__Work order__.
Drop every picture. Return the rest of the entries exactly.
------------------------------------------------------------
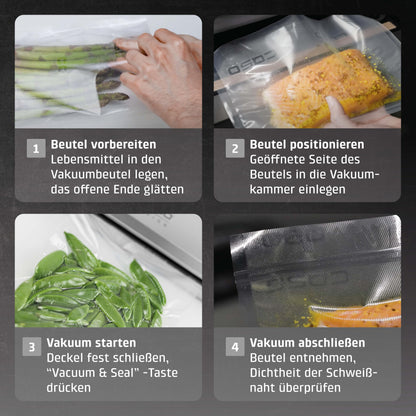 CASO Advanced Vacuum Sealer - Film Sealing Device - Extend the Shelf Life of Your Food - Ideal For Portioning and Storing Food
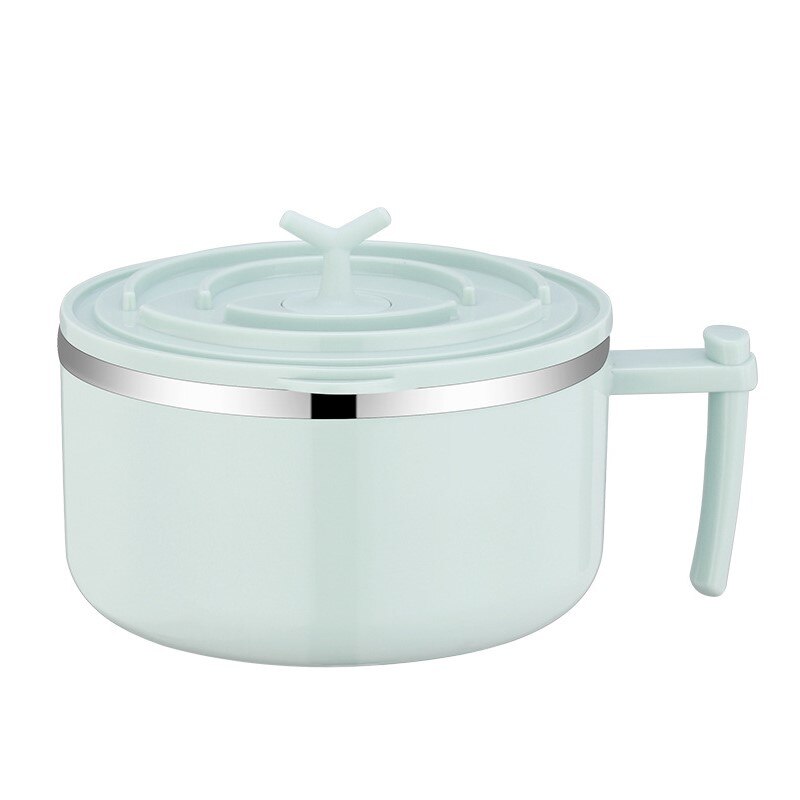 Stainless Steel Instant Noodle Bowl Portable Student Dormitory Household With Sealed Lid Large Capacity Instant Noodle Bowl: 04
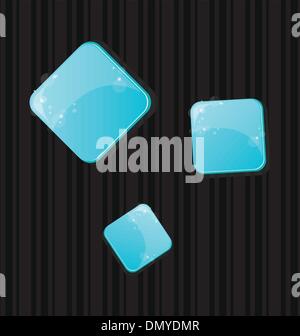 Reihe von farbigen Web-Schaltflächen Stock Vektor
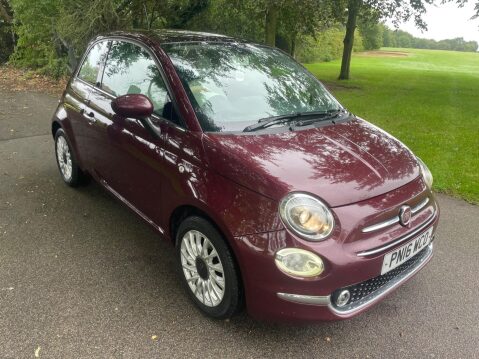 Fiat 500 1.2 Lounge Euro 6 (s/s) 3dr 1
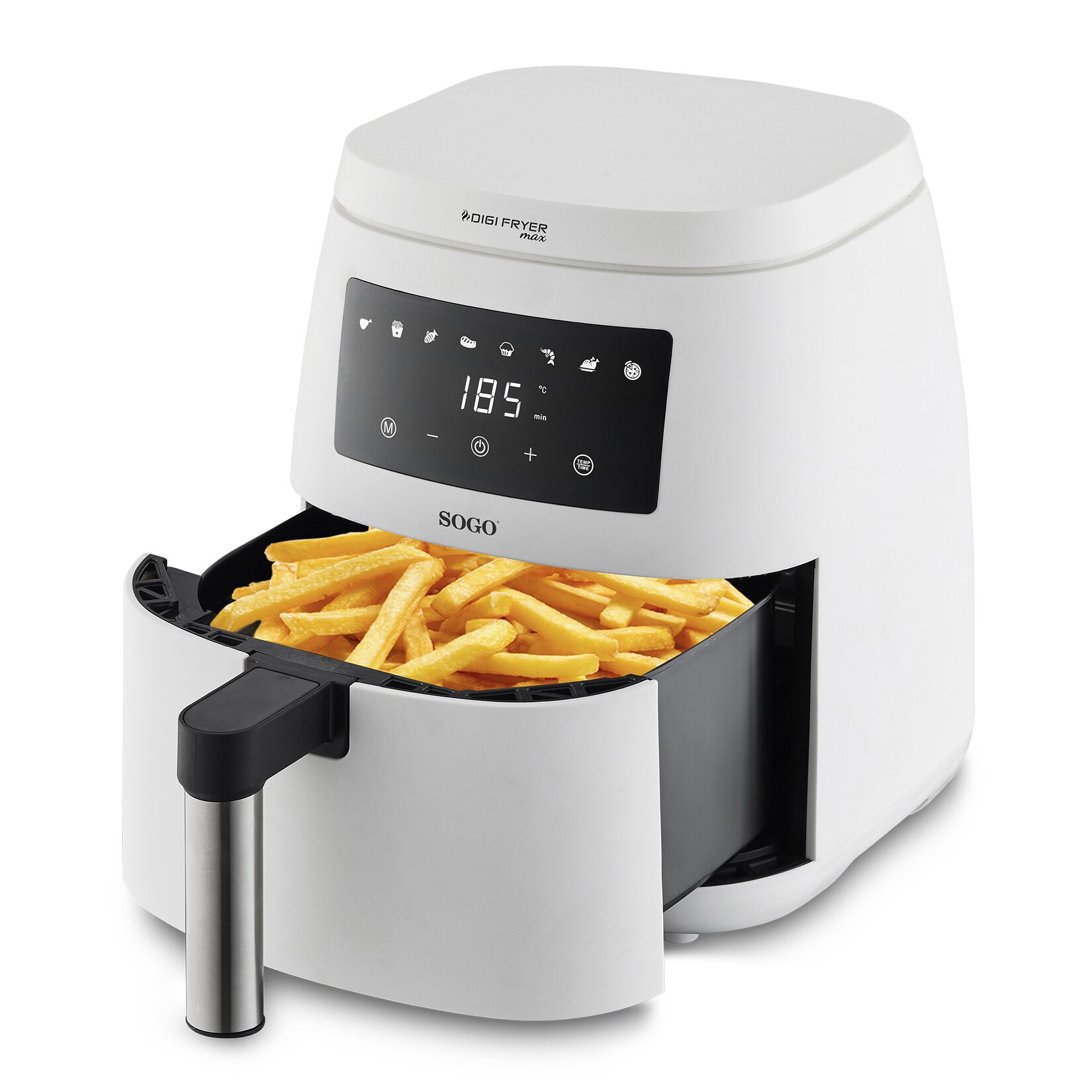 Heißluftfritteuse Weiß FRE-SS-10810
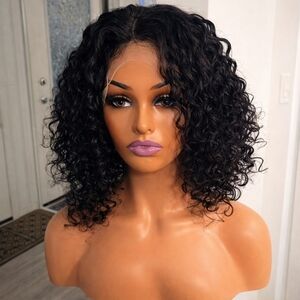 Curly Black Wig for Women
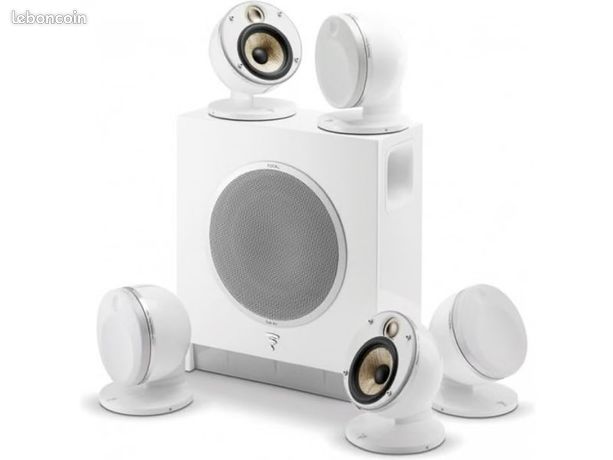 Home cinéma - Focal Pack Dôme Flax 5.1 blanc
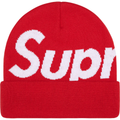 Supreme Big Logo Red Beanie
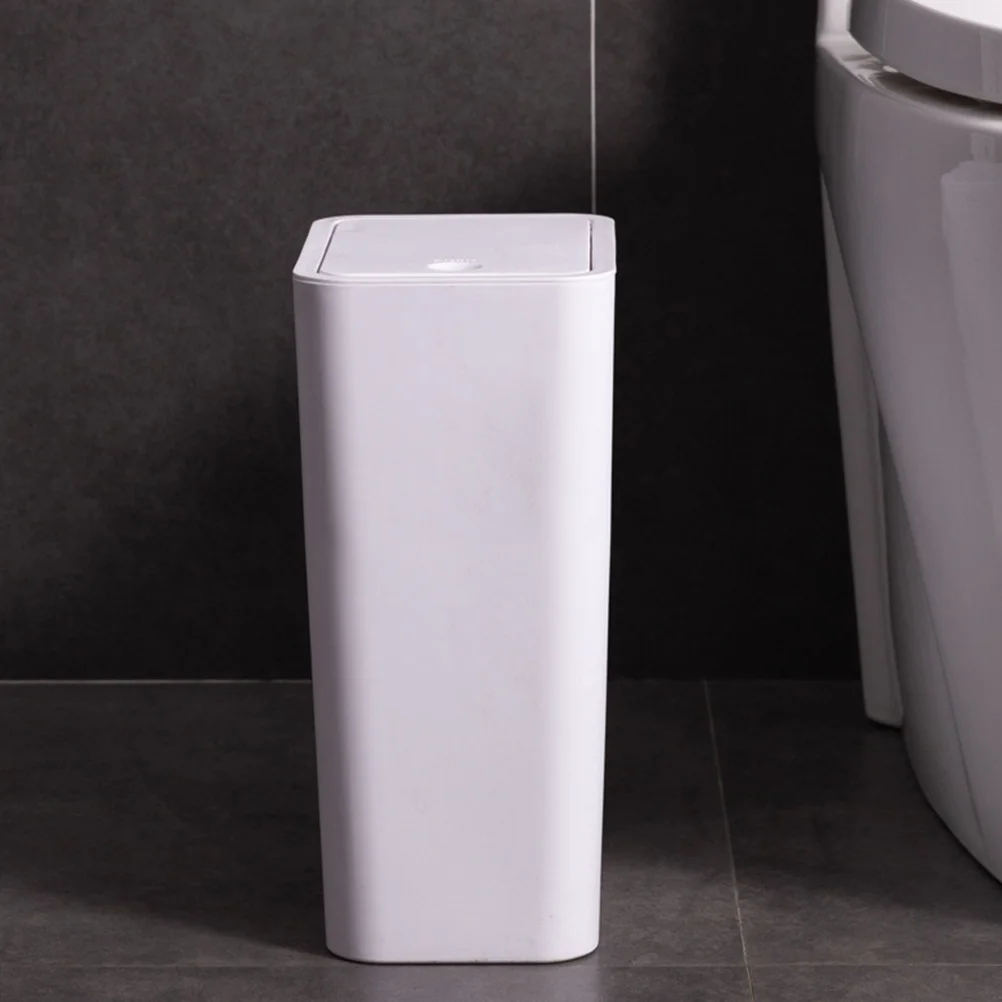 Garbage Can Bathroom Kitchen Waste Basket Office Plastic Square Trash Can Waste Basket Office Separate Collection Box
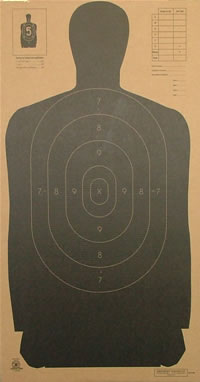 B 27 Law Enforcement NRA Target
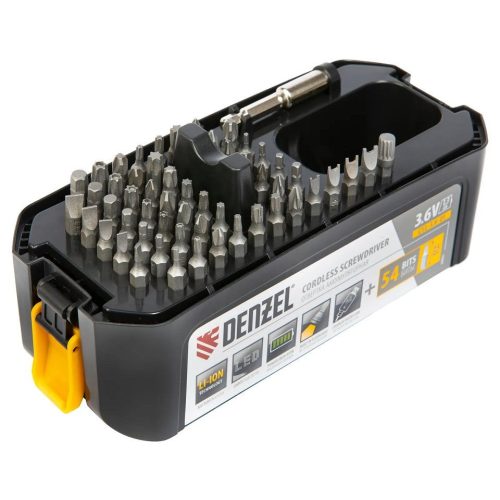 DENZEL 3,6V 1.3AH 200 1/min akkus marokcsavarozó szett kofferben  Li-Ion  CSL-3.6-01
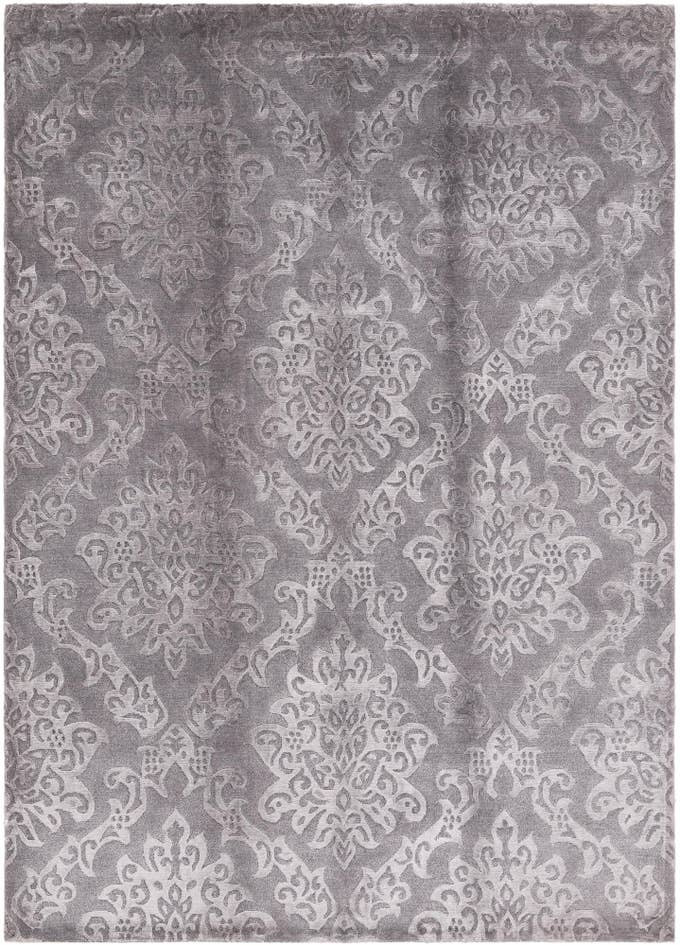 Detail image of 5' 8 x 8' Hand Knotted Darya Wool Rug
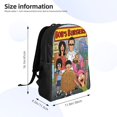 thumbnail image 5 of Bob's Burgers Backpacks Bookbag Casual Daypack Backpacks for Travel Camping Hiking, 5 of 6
------------------------------------------------------------
__Exercise solution__.
 CASO Advanced Vacuum Sealer - Film Sealing Device - Extend the Shelf Life of Your Food - Ideal For Portioning and Storing Food
 Stainless Steel Instant Noodle Bowl Portable Student Dormitory Household With Sealed Lid Large Capacity Instant Noodle Bowl: 04
 Reihe von farbigen Web-Schaltflächen Stock Vektor
 Fiat 500 1.2 Lounge Euro 6 (s/s) 3dr 1
 Heißluftfritteuse Weiß FRE-SS-10810
 Curly Black Wig for Women
 Home cinéma - Focal Pack Dôme Flax 5.1 blanc
 Supreme Big Logo Red Beanie
 Garbage Can Bathroom Kitchen Waste Basket Office Plastic Square Trash Can Waste Basket Office Separate Collection Box
 B 27 Law Enforcement NRA Target
 DENZEL 3,6V 1.3AH 200 1/min akkus marokcsavarozó szett kofferben  Li-Ion  CSL-3.6-01
 Detail image of 5' 8 x 8' Hand Knotted Darya Wool Rug
 thumbnail image 5 of Bob's Burgers Backpacks Bookbag Casual Daypack Backpacks for Travel Camping Hiking, 5 of 6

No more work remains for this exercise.